— Goal —
Could you rewrite the stretch from the line containing "Among the set" through the end of the data, substituting "beige wall" for "gray wall" and keeping everything else unchanged?

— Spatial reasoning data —
(begin)
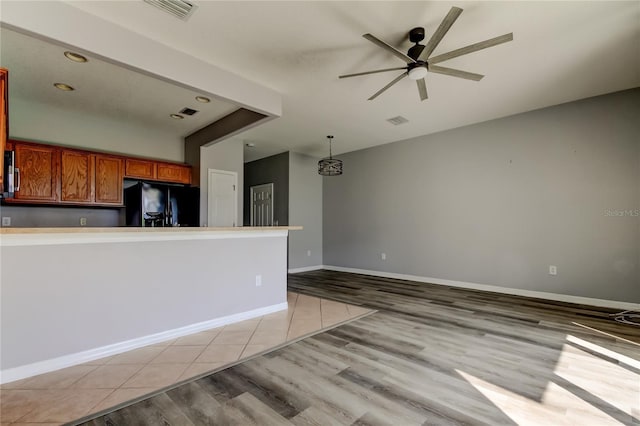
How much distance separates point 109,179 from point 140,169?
1.46ft

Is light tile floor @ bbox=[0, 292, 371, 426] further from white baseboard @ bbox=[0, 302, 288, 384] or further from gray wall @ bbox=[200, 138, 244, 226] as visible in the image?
gray wall @ bbox=[200, 138, 244, 226]

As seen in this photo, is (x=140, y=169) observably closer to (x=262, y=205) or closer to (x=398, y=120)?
(x=262, y=205)

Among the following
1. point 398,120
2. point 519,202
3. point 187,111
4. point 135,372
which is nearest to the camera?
point 135,372

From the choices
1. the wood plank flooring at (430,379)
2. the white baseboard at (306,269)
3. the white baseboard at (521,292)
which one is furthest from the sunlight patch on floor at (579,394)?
the white baseboard at (306,269)

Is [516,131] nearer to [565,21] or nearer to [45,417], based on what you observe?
[565,21]

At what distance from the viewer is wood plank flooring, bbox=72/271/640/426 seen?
1646mm

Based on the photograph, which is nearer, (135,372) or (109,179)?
(135,372)

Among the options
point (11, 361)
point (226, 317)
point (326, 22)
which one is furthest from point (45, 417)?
point (326, 22)

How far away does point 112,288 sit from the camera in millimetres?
2471

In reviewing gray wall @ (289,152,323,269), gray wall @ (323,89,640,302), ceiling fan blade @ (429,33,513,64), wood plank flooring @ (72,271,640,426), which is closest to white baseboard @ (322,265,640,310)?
gray wall @ (323,89,640,302)

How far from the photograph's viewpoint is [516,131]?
4.57 metres

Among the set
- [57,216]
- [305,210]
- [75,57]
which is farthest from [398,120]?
[57,216]

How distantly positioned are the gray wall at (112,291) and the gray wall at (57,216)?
2.65 meters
(end)
— The output —
Among the set
- [57,216]
- [305,210]
- [75,57]
which is farthest from [398,120]?
[57,216]

How distantly positioned are the beige wall at (112,291) and the beige wall at (57,216)?
2.65 meters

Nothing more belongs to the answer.